▶ [Available data]:
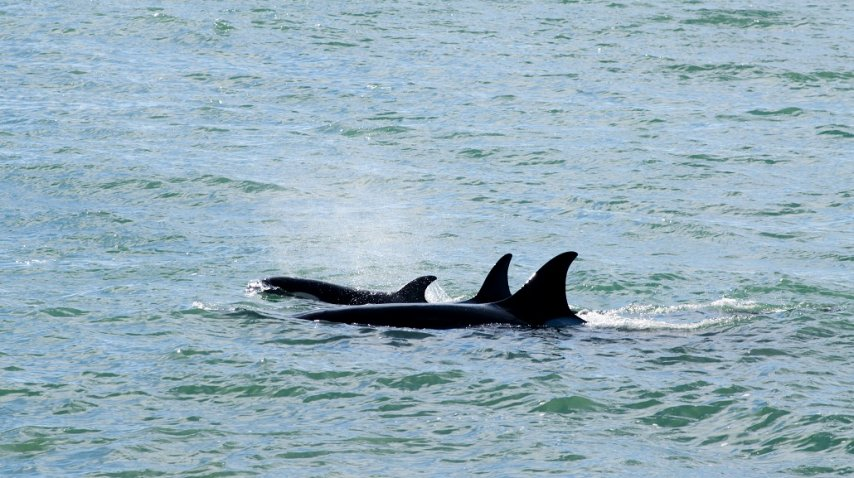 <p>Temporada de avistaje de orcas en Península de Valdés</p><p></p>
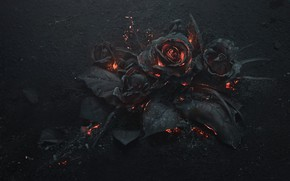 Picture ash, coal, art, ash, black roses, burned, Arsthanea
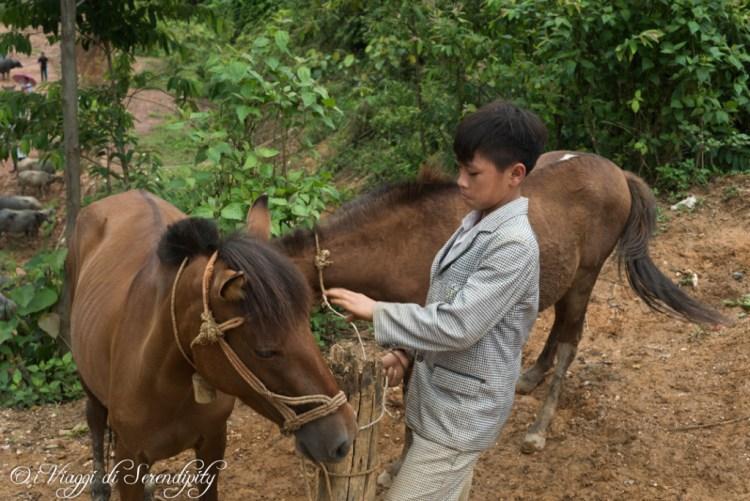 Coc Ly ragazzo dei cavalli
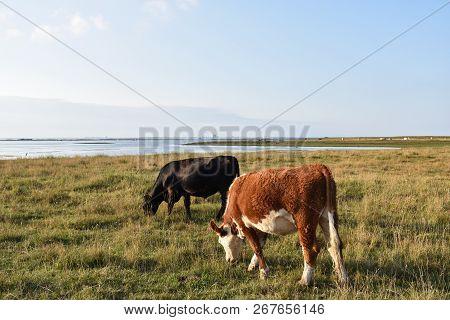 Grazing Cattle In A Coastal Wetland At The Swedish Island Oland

▶ [What to produce]: Write the data above out exactly. Leave out any pictures.

▶ [Answer box]:
 <p>Temporada de avistaje de orcas en Península de Valdés</p><p></p>
 Picture ash, coal, art, ash, black roses, burned, Arsthanea
 Coc Ly ragazzo dei cavalli
 Grazing Cattle In A Coastal Wetland At The Swedish Island Oland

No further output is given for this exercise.